The Lily Foundation is committed to funding medical research and improving the understanding of all Mitochondrial Diseases with the hope of developing effective treatments for those affected and ultimately finding a cure. We will not give up! We will keep fighting for hope and life.
Over the last 10 years, scientists have made significant advances in diagnosing and potentially treating rare diseases, through the emergence of 'next generation gene sequencing techniques'.
These techniques have dramatically improved understanding of our genetic code and what our genes do, and is providing a new route to rapidly identifying disease causing genes, which was not previously available.
Rare diseases represent a considerable health burden to the NHS, however research funding for this area is tiny compared with other conditions – only £1 per person compared to £185 per person affected by cancer.
Funding for Mitochondrial Disease research is only a fraction of this £1 and we want to change this.
With the emergence of this new technology, we are on the brink of a healthcare revolution and the potential for making huge and rapid advances in this area right now is enormous.
By investing in this research now, we hope to provide affected families with answers, treatments and ultimately a cure.
Why Genetic Testing?
Genetic testing is a type of medical test that identifies changes in chromosomes, genes, or proteins. The results of a genetic test can confirm or rule out a suspected genetic condition or help determine a person’s chance of developing or passing on a genetic disorder.
Without a genetic diagnosis it is often impossible to predict progression of disease, identify treatment options, offer advice on family planning or give a life expectancy.
It is recognised that genetic testing is critical, particularly in paediatrics, because early breakthroughs have, and are likely to continue to come from the study of children with rare disorders. These findings then have the potential to feed into treatments for more common conditions linked to mitochondrial dysfunction in all ages.
Understanding what genes do ….
Despite the continuing discovery of more disease causing mutations, it remains really difficult to tell which ones are truly important in disease.
An average person contains millions of genetic differences, but not all of these will cause disease, and collecting large enough groups of similarly affected individuals to assess new therapies has been difficult – mainly because the diseases are rare!

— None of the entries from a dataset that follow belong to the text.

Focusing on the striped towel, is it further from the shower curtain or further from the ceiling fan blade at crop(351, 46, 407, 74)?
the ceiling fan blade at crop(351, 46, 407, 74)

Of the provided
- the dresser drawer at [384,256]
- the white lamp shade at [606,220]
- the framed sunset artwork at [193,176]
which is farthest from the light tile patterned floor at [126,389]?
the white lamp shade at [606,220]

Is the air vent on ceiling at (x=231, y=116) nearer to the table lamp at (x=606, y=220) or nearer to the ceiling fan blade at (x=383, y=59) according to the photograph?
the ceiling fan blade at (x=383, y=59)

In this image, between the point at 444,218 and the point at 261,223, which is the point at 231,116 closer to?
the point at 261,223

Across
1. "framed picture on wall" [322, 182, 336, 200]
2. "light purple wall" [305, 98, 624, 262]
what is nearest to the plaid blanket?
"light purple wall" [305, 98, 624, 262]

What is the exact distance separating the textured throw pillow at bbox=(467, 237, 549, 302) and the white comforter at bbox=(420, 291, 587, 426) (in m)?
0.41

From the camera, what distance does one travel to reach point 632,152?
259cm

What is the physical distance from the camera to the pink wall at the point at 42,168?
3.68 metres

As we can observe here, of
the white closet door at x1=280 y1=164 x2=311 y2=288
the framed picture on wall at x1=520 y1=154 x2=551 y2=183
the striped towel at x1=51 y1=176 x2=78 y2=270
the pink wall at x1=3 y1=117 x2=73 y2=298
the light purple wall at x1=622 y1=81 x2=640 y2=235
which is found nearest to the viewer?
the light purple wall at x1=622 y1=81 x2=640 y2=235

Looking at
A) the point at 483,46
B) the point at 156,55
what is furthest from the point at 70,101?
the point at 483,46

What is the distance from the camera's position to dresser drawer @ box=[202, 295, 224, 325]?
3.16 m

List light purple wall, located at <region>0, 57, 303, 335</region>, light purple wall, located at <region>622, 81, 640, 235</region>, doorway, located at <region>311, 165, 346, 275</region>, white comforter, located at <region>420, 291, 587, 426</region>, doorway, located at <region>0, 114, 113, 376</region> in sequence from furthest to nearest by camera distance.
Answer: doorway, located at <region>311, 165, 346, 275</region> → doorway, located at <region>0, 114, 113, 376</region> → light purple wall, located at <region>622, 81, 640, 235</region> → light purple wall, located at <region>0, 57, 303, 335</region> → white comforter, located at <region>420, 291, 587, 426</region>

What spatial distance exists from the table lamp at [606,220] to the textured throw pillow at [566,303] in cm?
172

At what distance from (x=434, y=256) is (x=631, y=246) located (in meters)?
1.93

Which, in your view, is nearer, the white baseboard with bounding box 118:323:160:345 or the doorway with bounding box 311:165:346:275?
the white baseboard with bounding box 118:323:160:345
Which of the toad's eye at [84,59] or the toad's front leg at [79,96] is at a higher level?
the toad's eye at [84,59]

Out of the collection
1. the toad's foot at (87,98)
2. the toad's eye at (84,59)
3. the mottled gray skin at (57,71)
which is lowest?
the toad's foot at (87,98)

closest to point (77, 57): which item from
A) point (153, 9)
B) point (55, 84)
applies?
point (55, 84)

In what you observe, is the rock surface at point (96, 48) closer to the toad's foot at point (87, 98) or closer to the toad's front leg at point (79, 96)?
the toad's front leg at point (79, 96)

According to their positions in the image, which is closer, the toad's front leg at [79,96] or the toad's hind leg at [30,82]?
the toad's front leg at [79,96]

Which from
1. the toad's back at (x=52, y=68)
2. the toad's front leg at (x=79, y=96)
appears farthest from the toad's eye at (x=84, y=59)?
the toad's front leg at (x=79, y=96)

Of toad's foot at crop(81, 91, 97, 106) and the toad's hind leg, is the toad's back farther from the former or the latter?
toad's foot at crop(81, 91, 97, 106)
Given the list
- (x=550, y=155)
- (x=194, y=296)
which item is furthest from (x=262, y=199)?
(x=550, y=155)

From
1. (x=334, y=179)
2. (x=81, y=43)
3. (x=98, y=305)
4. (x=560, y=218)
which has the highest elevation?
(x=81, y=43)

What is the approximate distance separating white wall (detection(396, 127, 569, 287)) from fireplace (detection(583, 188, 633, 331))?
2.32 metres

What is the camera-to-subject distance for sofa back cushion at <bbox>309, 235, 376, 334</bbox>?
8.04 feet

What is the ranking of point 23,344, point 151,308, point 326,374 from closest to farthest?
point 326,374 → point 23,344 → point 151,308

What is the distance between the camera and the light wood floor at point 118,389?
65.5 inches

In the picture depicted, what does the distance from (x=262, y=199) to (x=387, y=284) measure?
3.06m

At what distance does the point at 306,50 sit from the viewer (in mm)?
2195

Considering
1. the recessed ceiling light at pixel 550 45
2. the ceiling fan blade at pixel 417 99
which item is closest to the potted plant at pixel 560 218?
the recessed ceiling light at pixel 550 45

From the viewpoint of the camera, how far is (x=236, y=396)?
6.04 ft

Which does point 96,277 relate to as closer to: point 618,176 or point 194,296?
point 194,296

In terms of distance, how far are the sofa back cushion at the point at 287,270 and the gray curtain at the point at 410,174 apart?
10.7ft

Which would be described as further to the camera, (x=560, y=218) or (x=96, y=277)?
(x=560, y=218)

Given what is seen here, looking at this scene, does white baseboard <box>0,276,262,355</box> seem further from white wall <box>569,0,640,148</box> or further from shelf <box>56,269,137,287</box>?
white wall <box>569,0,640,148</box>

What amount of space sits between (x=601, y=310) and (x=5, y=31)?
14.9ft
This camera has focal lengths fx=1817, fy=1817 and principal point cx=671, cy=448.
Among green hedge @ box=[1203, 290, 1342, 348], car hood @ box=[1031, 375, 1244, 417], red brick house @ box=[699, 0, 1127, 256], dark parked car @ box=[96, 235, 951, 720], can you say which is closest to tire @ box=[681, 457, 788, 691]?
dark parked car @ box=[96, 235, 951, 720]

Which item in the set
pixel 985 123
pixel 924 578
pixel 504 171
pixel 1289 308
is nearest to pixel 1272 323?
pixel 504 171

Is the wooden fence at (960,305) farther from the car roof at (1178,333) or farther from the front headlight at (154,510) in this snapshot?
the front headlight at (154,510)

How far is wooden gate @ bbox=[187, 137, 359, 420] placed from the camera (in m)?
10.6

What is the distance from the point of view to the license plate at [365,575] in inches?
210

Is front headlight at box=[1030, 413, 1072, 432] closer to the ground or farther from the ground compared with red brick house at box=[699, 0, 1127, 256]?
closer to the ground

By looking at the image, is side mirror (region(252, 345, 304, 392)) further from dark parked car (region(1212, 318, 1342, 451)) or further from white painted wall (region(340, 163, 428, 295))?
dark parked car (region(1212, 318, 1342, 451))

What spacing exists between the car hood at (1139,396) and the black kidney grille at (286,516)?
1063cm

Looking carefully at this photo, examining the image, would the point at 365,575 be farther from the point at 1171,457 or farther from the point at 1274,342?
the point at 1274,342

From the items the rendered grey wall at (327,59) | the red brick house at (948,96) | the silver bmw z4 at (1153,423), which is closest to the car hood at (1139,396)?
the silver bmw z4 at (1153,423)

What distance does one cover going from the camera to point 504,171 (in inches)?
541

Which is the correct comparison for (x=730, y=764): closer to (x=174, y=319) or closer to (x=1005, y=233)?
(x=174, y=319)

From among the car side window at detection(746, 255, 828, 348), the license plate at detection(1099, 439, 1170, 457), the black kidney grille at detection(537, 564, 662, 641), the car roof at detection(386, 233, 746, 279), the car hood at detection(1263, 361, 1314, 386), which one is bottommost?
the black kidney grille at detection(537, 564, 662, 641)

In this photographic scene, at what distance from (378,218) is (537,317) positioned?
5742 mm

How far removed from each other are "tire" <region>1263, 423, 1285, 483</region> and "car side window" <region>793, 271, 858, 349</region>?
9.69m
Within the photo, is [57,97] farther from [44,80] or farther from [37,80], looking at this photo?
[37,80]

Promising advances are being made through the creation of 3D map's of mitochondrial proteins which hope to help predict the importance of mutations in these genes, but with over 250 genes that are known to cause Mitochondrial Diseases and an additional 1,000 more that have the potential to cause human disease, you can appreciate that the challenge is huge! More hands make light work so investing in research is absolutely vital if families are to get the answers they need and we are to beat this disease.